Computed tomography (CT) reveals the lesion as a well-defined, encapsulated, hyperdense structure with mild enhancement following contrast injection, though less than the surrounding muscles. Contrast-enhanced imaging can help differentiate cavernous hemangiomas from other orbital masses, such as optic nerve gliomas or orbital lymphoma, which may present with similar clinical features. Magnetic resonance imaging (MRI) is essential for evaluating potential compressive effects, particularly on the optic nerve.7
Depending on the case treatment can either be conservative or surgical. For asymptomatic cases, management is typically conservative. However, when the lesion causes symptoms, especially those affecting vision or resulting in noticeable cosmetic changes like proptosis, surgical removal is recommended. With advancements in surgical approaches, the procedure now carries a lower risk of complications, and the outlook for vision recovery post-surgery is generally better. Post operative impairment of vision was mainly attributed to incomplete or difficulty in removal, adhesion to periosteum, optic nerve or muscle.8
Histological examination often reveals a well-encapsulated lesion, which helps in distinguishing orbital cavernous hemangiomas from other orbital tumors. There is minimal inflammatory infiltrate, and the lesion typically lacks the aggressive features seen in malignant vascular tumors. 9
Differential diagnosis
Pseudotumor which is an inflammatory condition with acute onset, causing pain, swelling, and possible restriction of eye movements, MRI shows diffuse orbital involvement without a well-defined mass, often with muscle involvement.
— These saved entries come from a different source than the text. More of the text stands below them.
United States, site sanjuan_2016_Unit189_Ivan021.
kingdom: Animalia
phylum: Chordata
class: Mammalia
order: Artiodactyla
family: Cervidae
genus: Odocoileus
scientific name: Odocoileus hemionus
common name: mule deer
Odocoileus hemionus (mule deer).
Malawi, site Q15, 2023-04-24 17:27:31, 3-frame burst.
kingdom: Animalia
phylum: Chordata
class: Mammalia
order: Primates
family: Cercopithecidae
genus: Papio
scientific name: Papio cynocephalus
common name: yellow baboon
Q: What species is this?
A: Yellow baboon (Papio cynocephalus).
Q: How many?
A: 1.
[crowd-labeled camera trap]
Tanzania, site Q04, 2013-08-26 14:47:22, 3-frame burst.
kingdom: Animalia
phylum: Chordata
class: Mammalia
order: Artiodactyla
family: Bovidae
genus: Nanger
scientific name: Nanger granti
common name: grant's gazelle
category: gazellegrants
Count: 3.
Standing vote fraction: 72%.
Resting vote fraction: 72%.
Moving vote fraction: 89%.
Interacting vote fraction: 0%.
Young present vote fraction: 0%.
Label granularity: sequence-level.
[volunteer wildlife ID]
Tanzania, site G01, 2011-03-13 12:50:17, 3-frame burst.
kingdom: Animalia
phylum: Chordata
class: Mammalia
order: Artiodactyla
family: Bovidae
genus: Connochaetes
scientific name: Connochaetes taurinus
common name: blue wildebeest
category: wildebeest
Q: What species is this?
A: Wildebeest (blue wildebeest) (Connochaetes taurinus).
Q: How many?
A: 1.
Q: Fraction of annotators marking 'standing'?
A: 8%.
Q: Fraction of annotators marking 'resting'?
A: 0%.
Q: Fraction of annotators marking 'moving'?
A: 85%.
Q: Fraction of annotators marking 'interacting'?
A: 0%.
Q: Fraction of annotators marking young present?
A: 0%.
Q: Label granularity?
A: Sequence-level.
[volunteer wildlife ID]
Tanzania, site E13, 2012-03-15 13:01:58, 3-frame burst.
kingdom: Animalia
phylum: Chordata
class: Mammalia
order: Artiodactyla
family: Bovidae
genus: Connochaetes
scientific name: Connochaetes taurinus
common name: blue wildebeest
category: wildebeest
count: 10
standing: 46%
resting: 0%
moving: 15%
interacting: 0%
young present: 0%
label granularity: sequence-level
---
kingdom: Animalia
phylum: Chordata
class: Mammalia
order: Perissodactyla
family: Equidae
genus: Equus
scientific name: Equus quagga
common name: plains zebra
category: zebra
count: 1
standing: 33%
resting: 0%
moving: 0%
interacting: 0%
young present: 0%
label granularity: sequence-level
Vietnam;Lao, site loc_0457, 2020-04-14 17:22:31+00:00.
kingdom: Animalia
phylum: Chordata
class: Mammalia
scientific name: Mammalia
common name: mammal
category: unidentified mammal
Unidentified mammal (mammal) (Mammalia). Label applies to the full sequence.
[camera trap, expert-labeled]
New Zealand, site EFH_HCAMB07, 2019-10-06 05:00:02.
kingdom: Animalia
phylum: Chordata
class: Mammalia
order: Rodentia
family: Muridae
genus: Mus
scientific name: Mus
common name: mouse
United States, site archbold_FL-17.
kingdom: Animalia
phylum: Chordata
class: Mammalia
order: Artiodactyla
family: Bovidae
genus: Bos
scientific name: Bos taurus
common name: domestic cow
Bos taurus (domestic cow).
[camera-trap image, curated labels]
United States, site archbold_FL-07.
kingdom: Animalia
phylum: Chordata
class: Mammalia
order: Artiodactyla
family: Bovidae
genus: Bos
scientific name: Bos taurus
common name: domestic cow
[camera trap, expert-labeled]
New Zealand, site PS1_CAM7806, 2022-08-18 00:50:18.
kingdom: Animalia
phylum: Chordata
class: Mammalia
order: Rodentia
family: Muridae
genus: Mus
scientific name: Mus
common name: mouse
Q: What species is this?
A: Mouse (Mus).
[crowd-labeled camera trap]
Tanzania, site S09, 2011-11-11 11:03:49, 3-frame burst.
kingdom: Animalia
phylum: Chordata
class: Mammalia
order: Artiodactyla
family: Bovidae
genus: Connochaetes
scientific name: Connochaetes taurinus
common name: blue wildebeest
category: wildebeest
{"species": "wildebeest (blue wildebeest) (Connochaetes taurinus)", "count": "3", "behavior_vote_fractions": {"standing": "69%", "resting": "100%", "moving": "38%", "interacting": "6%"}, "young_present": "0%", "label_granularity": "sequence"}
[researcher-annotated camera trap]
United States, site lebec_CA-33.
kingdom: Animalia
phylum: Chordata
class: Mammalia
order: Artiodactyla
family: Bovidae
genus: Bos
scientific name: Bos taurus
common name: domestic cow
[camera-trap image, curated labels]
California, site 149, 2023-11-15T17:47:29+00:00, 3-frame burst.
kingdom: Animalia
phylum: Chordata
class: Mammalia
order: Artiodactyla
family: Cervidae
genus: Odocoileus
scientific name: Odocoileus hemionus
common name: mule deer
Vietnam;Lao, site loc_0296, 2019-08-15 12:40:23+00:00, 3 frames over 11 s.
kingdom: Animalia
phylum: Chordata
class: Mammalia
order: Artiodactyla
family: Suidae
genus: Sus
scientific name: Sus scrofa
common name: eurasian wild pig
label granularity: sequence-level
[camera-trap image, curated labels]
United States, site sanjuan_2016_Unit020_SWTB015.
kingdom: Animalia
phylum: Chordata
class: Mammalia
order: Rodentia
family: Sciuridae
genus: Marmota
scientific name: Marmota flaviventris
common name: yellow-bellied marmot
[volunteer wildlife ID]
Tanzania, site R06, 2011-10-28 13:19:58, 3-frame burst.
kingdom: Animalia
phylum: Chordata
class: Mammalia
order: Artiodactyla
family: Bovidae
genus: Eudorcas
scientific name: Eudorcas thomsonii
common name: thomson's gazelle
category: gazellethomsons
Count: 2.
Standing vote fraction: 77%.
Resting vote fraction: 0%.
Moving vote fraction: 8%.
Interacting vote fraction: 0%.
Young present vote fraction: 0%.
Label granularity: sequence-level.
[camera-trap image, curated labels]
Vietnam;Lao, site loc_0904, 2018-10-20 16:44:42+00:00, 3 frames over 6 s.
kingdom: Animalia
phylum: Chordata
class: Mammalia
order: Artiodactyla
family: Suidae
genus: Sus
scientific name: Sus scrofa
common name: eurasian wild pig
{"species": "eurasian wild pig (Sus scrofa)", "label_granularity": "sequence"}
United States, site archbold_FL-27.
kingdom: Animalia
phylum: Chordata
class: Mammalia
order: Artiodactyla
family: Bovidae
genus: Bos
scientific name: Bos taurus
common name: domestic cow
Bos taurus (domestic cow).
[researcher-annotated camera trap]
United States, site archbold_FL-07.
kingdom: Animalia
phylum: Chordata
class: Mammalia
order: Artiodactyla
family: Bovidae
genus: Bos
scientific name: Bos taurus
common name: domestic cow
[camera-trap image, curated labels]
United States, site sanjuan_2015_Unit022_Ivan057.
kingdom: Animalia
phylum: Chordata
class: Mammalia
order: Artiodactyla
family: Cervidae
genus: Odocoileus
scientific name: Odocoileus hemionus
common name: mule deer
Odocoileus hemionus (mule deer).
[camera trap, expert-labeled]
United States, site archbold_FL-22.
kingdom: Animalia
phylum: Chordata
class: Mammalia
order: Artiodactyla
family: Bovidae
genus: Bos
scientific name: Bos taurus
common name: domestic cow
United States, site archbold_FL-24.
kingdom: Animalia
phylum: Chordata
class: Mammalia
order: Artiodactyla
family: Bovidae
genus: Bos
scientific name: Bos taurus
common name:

In Optic Nerve Sheath Meningioma gradual onset of vision loss and proptosis, with MRI showing a fusiform mass surrounding the optic nerve, often with a "tram-track" appearance and enhancing margins are noted.
Conclusion
This case underscores the importance of considering cavernous hemangioma as a differential diagnosis in suspected lymphovascular malformations.
Orbital cavernous hemangioma is a common diagnosis in adults presenting with progressive proptosis and an orbital mass. Diagnosis is primarily based on clinical evaluation and imaging techniques, with MRI being the gold standard for identifying the tumor's location and characteristics. Histopathological examination confirms the diagnosis, revealing characteristic blood-filled vascular spaces surrounded by fibrous tissue.
Surgical management should be tailored to the specific characteristics of each case for symptomatic lesions, especially those affecting vision or causing cosmetic concerns. Incomplete Lymphovascular excision of the lesion increases the risk of recurrence, necessitating close monitoring of the patient’s clinical course.
With advances in surgical techniques, the prognosis for visual recovery is generally favorable, and complications are rare. Timely diagnosis and appropriate management are key to ensuring positive outcomes for patients with orbital cavernous hemangiomas.
Declaration of Patient Consent
The authors certify that they have obtained all appropriate patient consent forms. In the form the patient(s) has/have given his/her/their consent for his/her/their images and other clinical information to be reported in the journal. The patients understand that their names and initials will not be published and due efforts will be made to conceal their identity, but anonymity cannot be guaranteed.